**What needs to be done**: Pictures aside, write out every record exactly as it appears.

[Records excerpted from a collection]
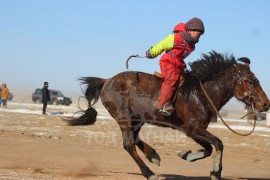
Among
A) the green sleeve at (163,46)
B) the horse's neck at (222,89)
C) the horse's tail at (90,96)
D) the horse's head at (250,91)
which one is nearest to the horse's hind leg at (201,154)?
the horse's neck at (222,89)

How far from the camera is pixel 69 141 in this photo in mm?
14336

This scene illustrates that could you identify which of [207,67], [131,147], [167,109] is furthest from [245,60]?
[131,147]

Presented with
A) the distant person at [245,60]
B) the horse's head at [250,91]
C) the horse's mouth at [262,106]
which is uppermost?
the distant person at [245,60]

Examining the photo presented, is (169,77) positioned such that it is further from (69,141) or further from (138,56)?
(69,141)

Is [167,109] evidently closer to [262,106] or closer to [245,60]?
[262,106]

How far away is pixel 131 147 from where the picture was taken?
8.27 metres

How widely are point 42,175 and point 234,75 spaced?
3646mm

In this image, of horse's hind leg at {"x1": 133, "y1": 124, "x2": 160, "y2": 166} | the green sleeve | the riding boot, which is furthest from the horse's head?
horse's hind leg at {"x1": 133, "y1": 124, "x2": 160, "y2": 166}

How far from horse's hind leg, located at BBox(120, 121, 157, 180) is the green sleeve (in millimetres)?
1359

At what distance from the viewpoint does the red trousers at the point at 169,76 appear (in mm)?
7941

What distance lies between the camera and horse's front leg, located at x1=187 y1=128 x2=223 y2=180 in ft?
24.6

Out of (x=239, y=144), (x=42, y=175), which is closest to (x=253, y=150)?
(x=239, y=144)

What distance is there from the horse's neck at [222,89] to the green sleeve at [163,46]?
0.97m

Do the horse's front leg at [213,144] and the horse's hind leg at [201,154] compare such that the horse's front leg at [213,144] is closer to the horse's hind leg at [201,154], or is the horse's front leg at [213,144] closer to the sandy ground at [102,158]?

**Solved problem**:
Among
A) the green sleeve at (163,46)
B) the horse's neck at (222,89)
C) the horse's tail at (90,96)
D) the horse's head at (250,91)
which one is nearest to the horse's hind leg at (201,154)?
the horse's neck at (222,89)

How far from the camera is pixel 69 141 in this photo in mm?
14336

This scene illustrates that could you identify which of [207,67], [131,147], [167,109] is furthest from [245,60]?
[131,147]

Presented with
A) the distant person at [245,60]
B) the horse's head at [250,91]
C) the horse's mouth at [262,106]
which is uppermost?
the distant person at [245,60]

Examining the photo presented, is (169,77) positioned such that it is further from (69,141) or further from (138,56)?
(69,141)

Is [167,109] evidently closer to [262,106] or closer to [245,60]?
[262,106]

How far away is pixel 131 147 from where the picture was taken?
8.27 metres

How widely are point 42,175 and point 234,75 spaced?
3646mm

In this image, of horse's hind leg at {"x1": 133, "y1": 124, "x2": 160, "y2": 166} | the green sleeve | the riding boot, which is furthest from the horse's head?
horse's hind leg at {"x1": 133, "y1": 124, "x2": 160, "y2": 166}

How far from horse's hind leg, located at BBox(120, 121, 157, 180) is the green sleeve (in millimetres)?
1359

At what distance from the viewpoint does the red trousers at the point at 169,76 appear (in mm)?
7941

What distance lies between the camera and horse's front leg, located at x1=187 y1=128 x2=223 y2=180 in ft?
24.6

Out of (x=239, y=144), (x=42, y=175), which is closest to (x=253, y=150)?
(x=239, y=144)

What distance is there from the horse's neck at [222,89] to the green sleeve at [163,46]?
0.97m

Do the horse's front leg at [213,144] and the horse's hind leg at [201,154] compare such that the horse's front leg at [213,144] is closer to the horse's hind leg at [201,154], or is the horse's front leg at [213,144] closer to the sandy ground at [102,158]?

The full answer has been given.